Alternatively, some investors prefer targeting specific countries or regions. For instance, focusing on emerging economies like Brazil for potential growth opportunities.

Diversification remains crucial in global investing to mitigate risks. While investing solely in one country poses higher risks, spreading investments across multiple countries or using diversified ETFs can help manage such risks.

Once you’ve settled on your investment strategy, choosing suitable global ETFs and executing buy orders allows you to begin your investment journey effectively.

Challenges and risks of investing in global ETFs

Investing in global ETFs entails risks similar to domestic funds, such as market volatility, but presents unique challenges.

For instance, as an American investor, familiarity with foreign markets and their operations is limited compared to domestic ones. This necessitates extensive research into investment options abroad.

Regulatory risks also loom, with potential government restrictions on foreign stock trading and local regulations impacting investment values. Inadequate regulatory oversight in foreign markets increases fraud risks that could affect investments.

Currency fluctuations pose additional risks, potentially devaluing investments unless ETFs employ hedging strategies.

To mitigate these risks, diversifying portfolios across countries and conducting thorough research on prospective investments are essential strategies.

Tax considerations for investors in global ETFs

Investing in global ETFs introduces tax complexities, as the U.S. taxes profits from foreign investments alongside local tax laws.
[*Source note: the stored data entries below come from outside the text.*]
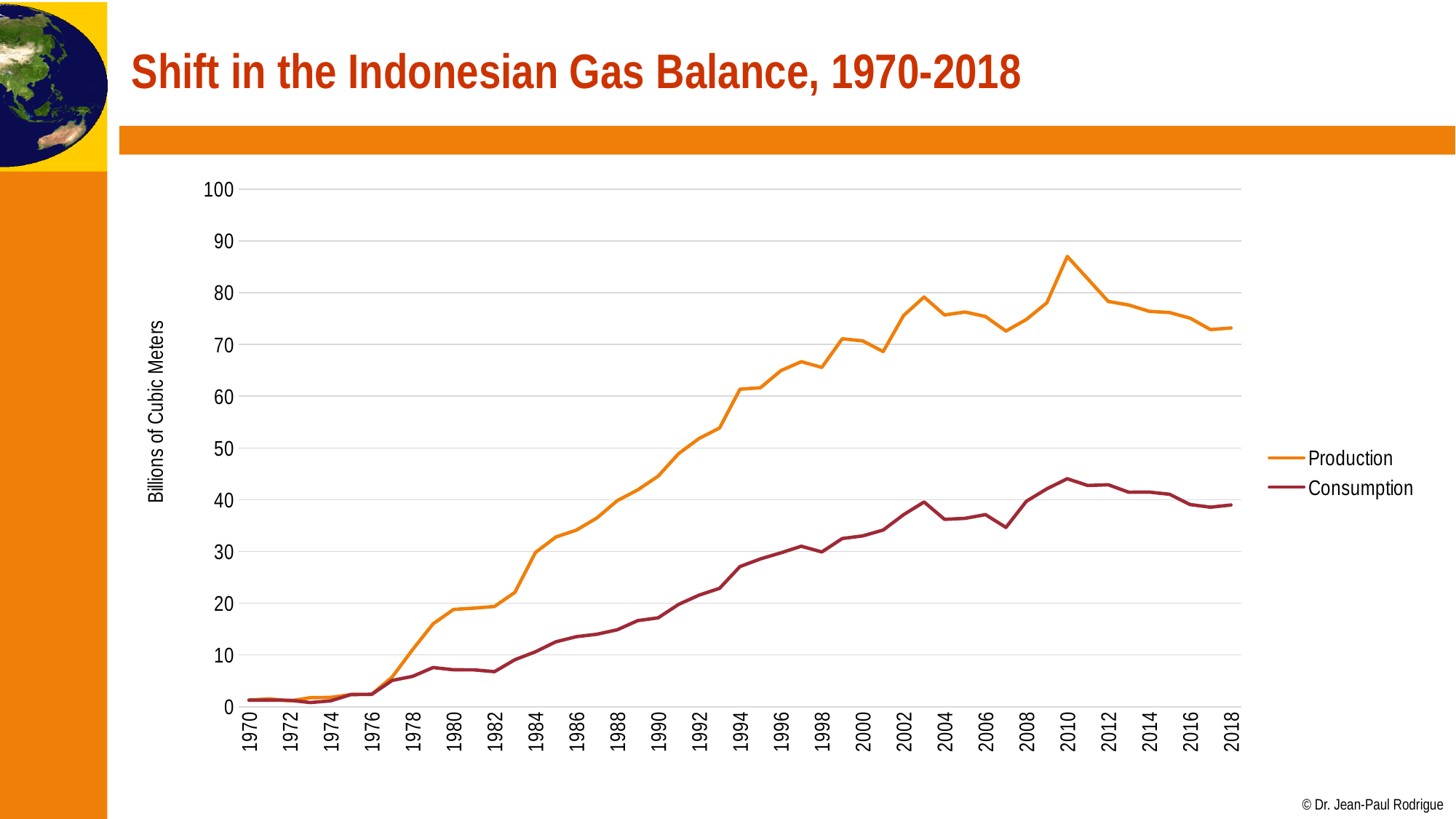
In which year does the Consumption line reach its highest value? 2010 Is the Consumption value in 1990 greater or less than 20? less Does the Production line rise or fall between 2010 and 2018? fall What are the two series named in the legend? Production and Consumption How many series does the legend list? 2 What is the label of the vertical axis? Billions of Cubic Meters Is the Production value in 2018 greater or less than 70? greater In which year does the Production line reach its highest value? 2010 What kind of chart is shown on the slide? line chart Is the Production value in 2010 greater or less than 80? greater In 2000, which series has the larger value, Production or Consumption? Production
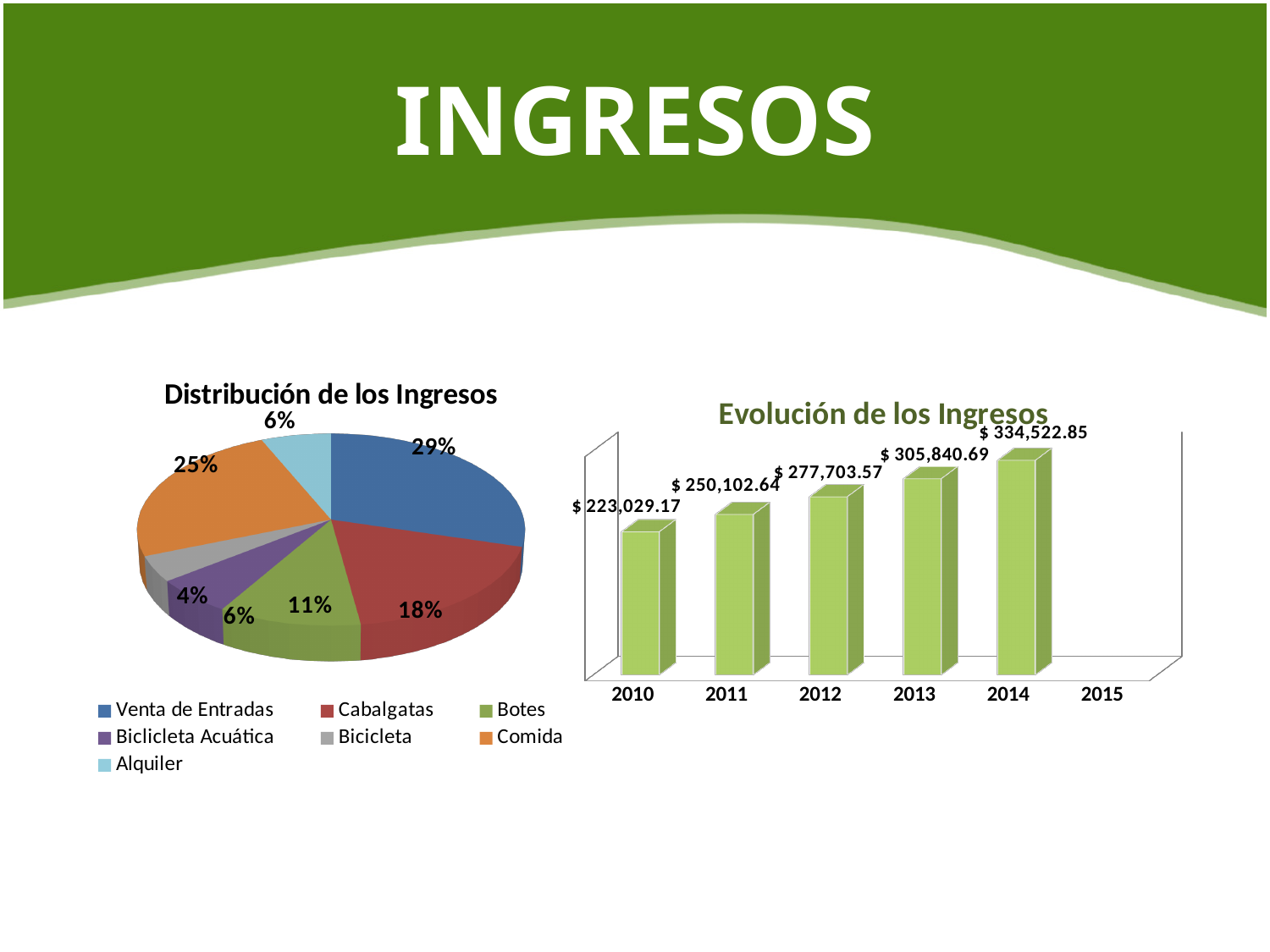
In the 'Distribución de los Ingresos' pie chart, which category has the smallest share? Bicicleta In the 'Distribución de los Ingresos' pie chart, what share does Comida have? 25% What kind of chart is 'Evolución de los Ingresos'? bar chart In the 'Evolución de los Ingresos' chart, what is the difference between the 2014 and 2010 values? $ 111,493.68 In the 'Evolución de los Ingresos' chart, which year has the highest value? 2014 In the 'Evolución de los Ingresos' chart, do the values rise or fall from 2010 to 2014? rise In the 'Evolución de los Ingresos' chart, what is the value for 2010? $ 223,029.17 In the 'Evolución de los Ingresos' chart, what is the value for 2014? $ 334,522.85 In the 'Distribución de los Ingresos' pie chart, what is the difference in percentage points between Venta de Entradas and Comida? 4% In the 'Distribución de los Ingresos' pie chart, what share does Venta de Entradas have? 29% In the 'Distribución de los Ingresos' pie chart, how many categories does the legend list? 7 In the 'Distribución de los Ingresos' pie chart, which category has the largest share? Venta de Entradas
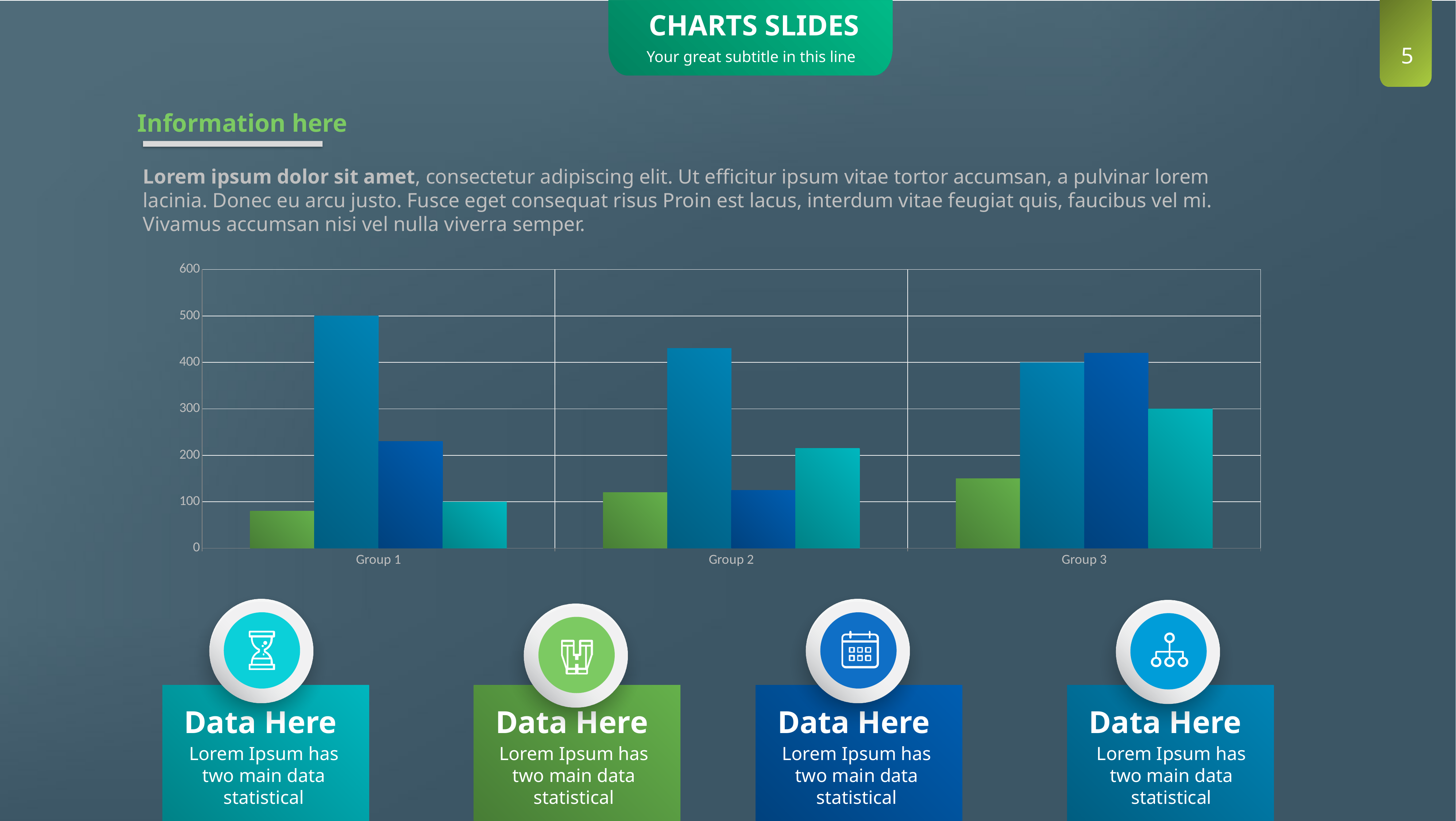
What is the value of the blue (second) bar in Group 3? 400 Is the value of the green bar in Group 1 greater or less than 100? less What is the value of the tallest (blue) bar in Group 1? 500 Which group contains the tallest bar in the chart? Group 1 Do the green (first) bars rise or fall from Group 1 to Group 3? rise What is the highest value shown on the y axis of the chart? 600 How many groups are shown on the x axis of the chart? 3 What type of chart is shown on the slide? bar chart What is the difference between the blue bar (500) and the teal bar (100) in Group 1? 400 Is the value of the blue (second) bar in Group 2 greater or less than 400? greater What is the value of the teal (rightmost) bar in Group 3? 300 Which is larger: the blue (second) bar in Group 1 or the blue (second) bar in Group 2? Group 1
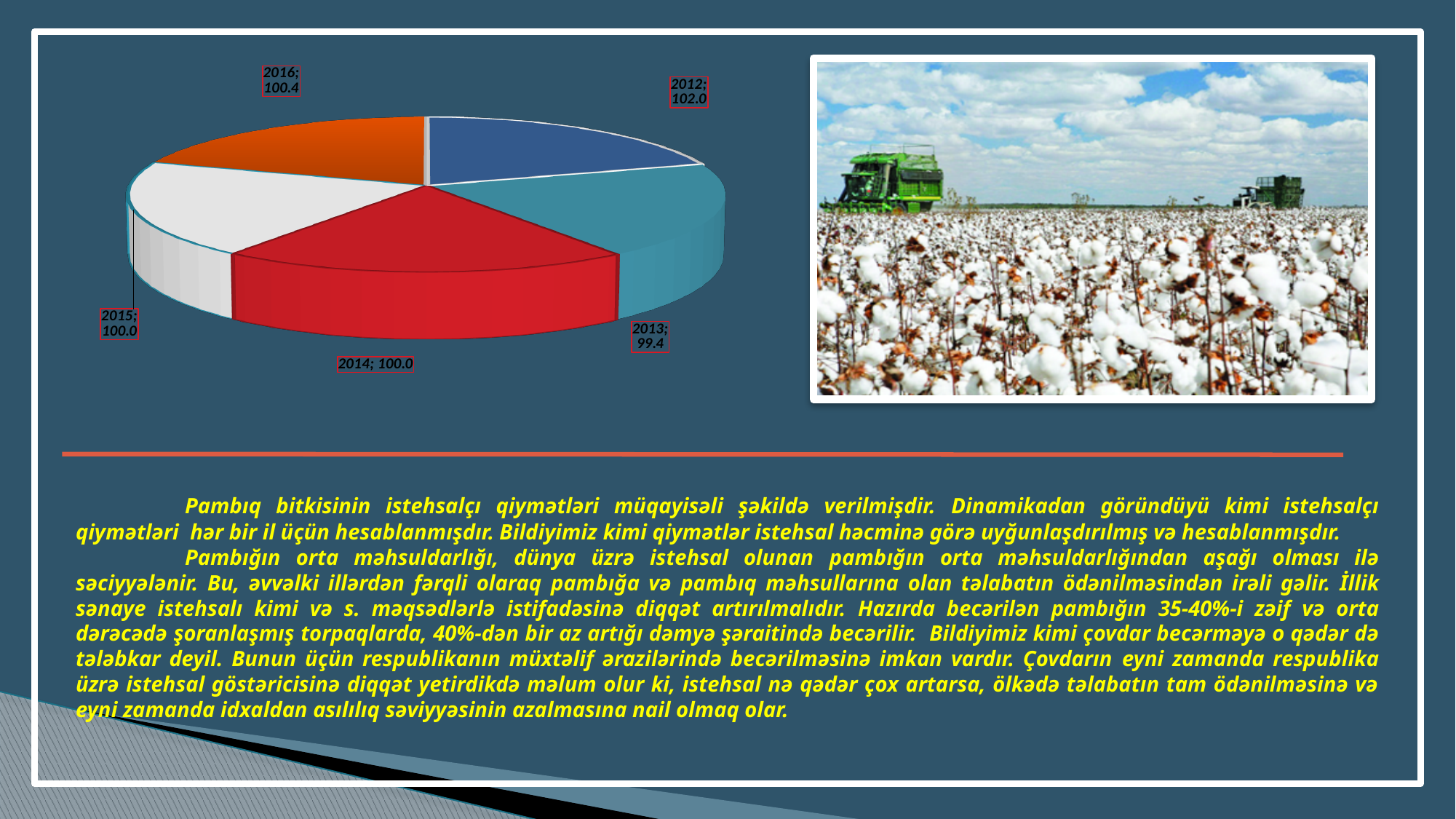
What value is shown for 2013 in the pie chart? 99.4 What is the difference between the values for 2012 and 2013 in the pie chart? 2.6 What value is shown for 2012 in the pie chart? 102.0 Which is larger in the pie chart, the value for 2012 or the value for 2016? 2012 What value is shown for 2015 in the pie chart? 100.0 What kind of chart is shown on the slide? Pie chart What is the difference between the values for 2016 and 2014 in the pie chart? 0.4 Which year has the lowest value in the pie chart? 2013 What colour is the slice for 2014 in the pie chart? Red How many slices (years) does the pie chart have? 5 Which year has the highest value in the pie chart? 2012 What value is shown for 2016 in the pie chart? 100.4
Utilizing ETFs can simplify tax management, benefiting from foreign tax credits and bilateral tax treaties to reduce double taxation. Despite ETFs reclaiming some foreign taxes, investors are still liable to the IRS for capital gains and dividends. Holding investments long-term can lower tax rates, and tax-advantaged accounts like IRAs or 401(k)s offer further tax benefits, especially with income-generating ETFs.

Examples of successful investments in global ETFs

Investing in global ETFs has proven highly profitable for many.

For instance, over a one-year period from January 18, 2023, the Franklin FTSE Taiwan ETF (FLTW), focused on Taiwan's market, delivered a 30.10% return, outperforming the Vanguard S&P 500 ETF (VOO), which returned 26.33%.

This success can be attributed partly to Taiwan Semiconductor Manufacturing Co. (TSM), which saw its stock price surge approximately 200% over five years.

Successful global investors identify undervalued markets and sectors poised for significant growth, such as foreseeing Taiwan's semiconductor industry's rise years ago due to its dominant global position.

Alternative methods for international investing

Investors seeking global market exposure have several options beyond ETFs. They can trade American depositary receipts (ADRs), which allow foreign companies to access U.S. markets, buy foreign stocks over-the-counter, or trade directly on foreign exchanges.

What sets apart emerging and frontier markets?

Emerging and frontier markets both refer to smaller, less-developed countries. Emerging markets, like India, Mexico, or Saudi Arabia, are typically more economically developed than frontier markets, which are considered less developed and thus carry higher risk.

Which are the top emerging market ETFs?

Finding suitable ETFs requires thorough research. Some popular choices for emerging market ETFs include the Vanguard FTSE Emerging Markets ETF (VWO) and the iShares MSCI BIC ETF (BKF).